● Extract provided:
***
Not the most unbiased person out there but honest about it, his reviews have saved me much money and I have regretted ignoring his warnings in the past. This is a movie that I will not be seeing. 

Forewarned is forearmed

See you on the floor soon
Friends
Brian King


----------



## heretic888 (Sep 24, 2006)

Brian,

With all due respect, I couldn't helped but be amused when I read that. The entire notion of "personal objectivity" is nothing short of a popular fantasy. An opinion, by its very nature, is anything but "objective" --- no matter how well-grounded it is in facts and evidence. A point-of-view cannot be objective or else it is not a point-of-view.

Whenever I hear the argument of "bias" and we're not talking about statistical procedures, that always comes across to me as basically saying "well, I disagree with my opponent's conclusion but I don't have the intellectual werewithal to refute his arguments, therefore I'll just say he's not being objective". Everyone and everything is biased, so it's really a non-argument. It's basically akin to condemning someone's position just because it exists in the first place. It's intellectual nonsense.

Personally, I am much more interested in accuracy than I am in bias. A statement can be completely "biased" but still be completely accurate and factual at the same time. So far as I can tell, nothing from the aforementioned clips or the trailer was anything in the way of inaccurate --- unless there is something specific you would like to highlight.

But, hey, that's just my opinion.

Laterz.


----------



## hardheadjarhead (Sep 25, 2006)

Brian said:


> Not the most unbiased person out there but honest about it, his reviews have saved me much money and I have regretted ignoring his warnings in the past. This is a movie that I will not be seeing.




I'll go see it.  

This reminds me of the Michael Moore movie, "Fahrenheit 9-11" thread of some years ago where people were dissing the movie without having actually seen it.  I've seen the same done with "The Passion of the Christ" and "Brokeback Mountain."   People based their opinions on what they heard, or what they'd been told...and didn't check it out for themselves.  

Regardless of the film maker's bias, the actions and the words of the characters in the film may well be worth seeing.  

As for the reviewer saving you money...how would you know?  


Regards,


Steve


----------



## Swordlady (Sep 26, 2006)

Did anyone else catch this statement in the front page of the official website:



> The film is a first-ever look into an intense training ground that recruits born-again Christian children to become an active part of America's political future.



Not to mention that the background music is downright creepy.

I also watched the videoclips.  I'm leery about the way Becky Fischer appeals more to the children's _emotions_, rather than their hearts.  And there is a certain..._cultness_...about it.

After being a part of an ultra-conservative Christian church with many cult-like practices for over 12 years, I could smell this stuff a mile away...


----------



## hardheadjarhead (Sep 26, 2006)

The woman who is the centerpiece of the documentary likes it.  She sees it as a positive film showcasing what she believes.

She, at least, doesn't see a bias.



Regards,


Steve


----------



## heretic888 (Sep 26, 2006)

Swordlady said:


> I also watched the videoclips. I'm leery about the way Becky Fischer appeals more to the children's _emotions_, rather than their hearts. And there is a certain..._cultness_...about it.
> 
> After being a part of an ultra-conservative Christian church with many cult-like practices for over 12 years, I could smell this stuff a mile away...


 
I'm not so sure whether this camp could fall under the categorization of a "cult" in the way that social scientists use the term. However, it does seem to exhibit several of the charactertistics associated with cults --- rigid absolutistic morality, dichotomizing "us vs them" thinking, an insulated shut-in community structure, and a desire to "convert" in both the private and the political sector.
***
● Given information:
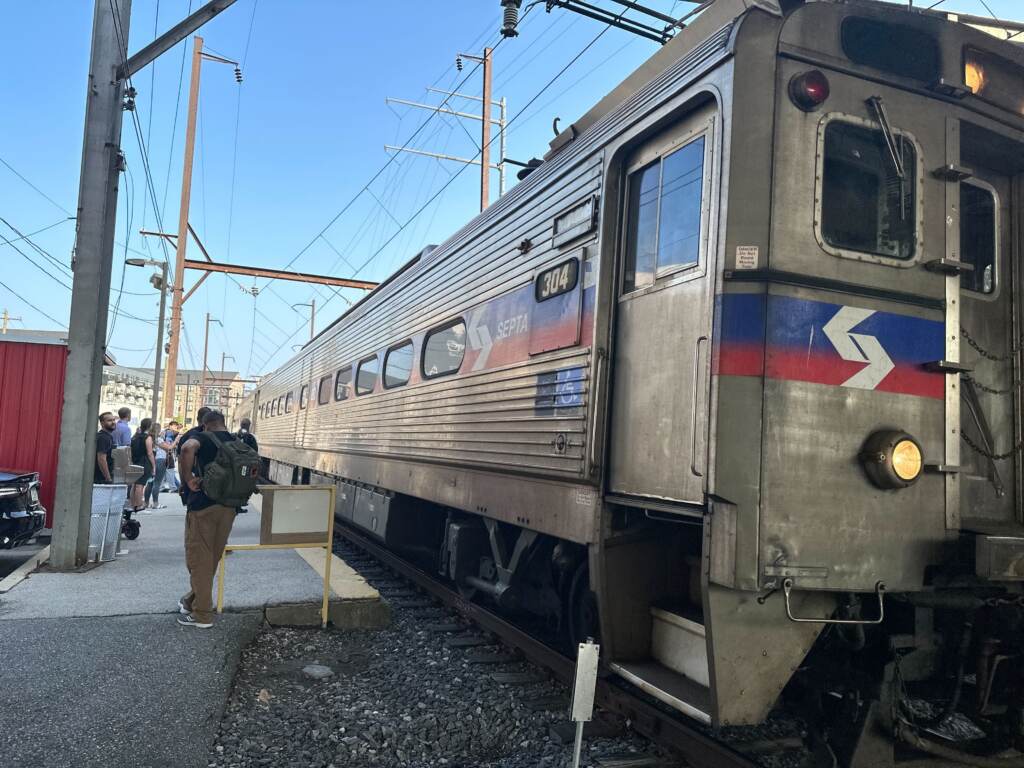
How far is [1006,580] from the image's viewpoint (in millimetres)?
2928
***
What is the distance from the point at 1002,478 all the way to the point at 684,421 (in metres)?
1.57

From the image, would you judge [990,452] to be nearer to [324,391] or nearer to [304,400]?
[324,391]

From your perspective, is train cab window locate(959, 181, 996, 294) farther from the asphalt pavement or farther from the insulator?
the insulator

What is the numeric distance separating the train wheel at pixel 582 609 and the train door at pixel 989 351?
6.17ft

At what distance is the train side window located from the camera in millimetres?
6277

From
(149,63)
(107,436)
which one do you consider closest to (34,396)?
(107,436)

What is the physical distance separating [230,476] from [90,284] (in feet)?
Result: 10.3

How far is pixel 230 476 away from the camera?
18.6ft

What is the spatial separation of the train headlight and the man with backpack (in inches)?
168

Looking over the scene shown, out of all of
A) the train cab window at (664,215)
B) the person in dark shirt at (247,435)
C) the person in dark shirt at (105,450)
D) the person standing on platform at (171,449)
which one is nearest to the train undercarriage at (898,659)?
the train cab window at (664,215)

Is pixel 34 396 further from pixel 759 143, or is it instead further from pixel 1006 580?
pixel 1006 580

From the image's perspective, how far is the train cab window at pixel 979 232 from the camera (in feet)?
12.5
***
● List of tasks:
1. Transcribe the stretch from "The woman who" through "see a bias." in the forum thread about the documentary.
2. Pick up the forum thread about the documentary after its last sentence and continue it.

● Answers for the tasks:
1.
The woman who is the centerpiece of the documentary likes it.  She sees it as a positive film showcasing what she believes.

She, at least, doesn't see a bias.

2.
Whatever the case, I have no doubt "camps" such as these will be damaging to these children's development in the long run. Scary stuff.

Laterz.


----------



## hongkongfooey (Sep 26, 2006)

Swordlady said:


> Did anyone else catch this statement in the front page of the official website:
> 
> 
> 
> ...


 

Theocracy = civil war


----------



## hongkongfooey (Sep 26, 2006)

Anyone else besides me, think that this borders on child abuse?


----------



## heretic888 (Sep 26, 2006)

hardheadjarhead said:


> The woman who is the centerpiece of the documentary likes it. She sees it as a positive film showcasing what she believes.
> 
> She, at least, doesn't see a bias.


 
Steve,

I am suddenly reminded of Carol Gilligan's "feminist" critique of Lawrence Kohlberg's theory of moral reasoning. In essence, Kohlberg's theory (which describes that an individual's sociomoral perspective develops from preconventional to conventional to postconventional stages) was seen as unduly privileging "male values" (such as agency and "rights") to Gilligan, and she therefore concluded that his theory was biased against women.

Well, guess what?? Over the years, Kohlberg's methodology has been reproduced time and time again. Meta-analyses have consistently found no significant difference between men and women in the context of Kohlbergian moral reasoning. In other words, Gilligan's critique of Kohlberg's theory being "biased" has essentially been disproven by raw data.

So, then, we have to ask ourselves: if Gilligan didn't have the data to back up her assertions, why did she make them in the first place?? What was the rationale for her accusations of "bias"?? This is precisely the crux of the matter, in my opinion. 

What seems to have happened here --- and happens too often in American academia --- is that the critic makes an a priori rejection of a certain position without really going through the work of diffusing the claimant's arguments or analyzing the claimant's data. In essence, "I disagree with the conclusion, therefore it is wrong". The most common tactic underlying these rejections is the accusation of "bias". 

If the claimant asserts a position you find uncomfortable, simply accuse him or her of being "biased" and all is well. Of course, actually proving there is bias there is another thing altogether.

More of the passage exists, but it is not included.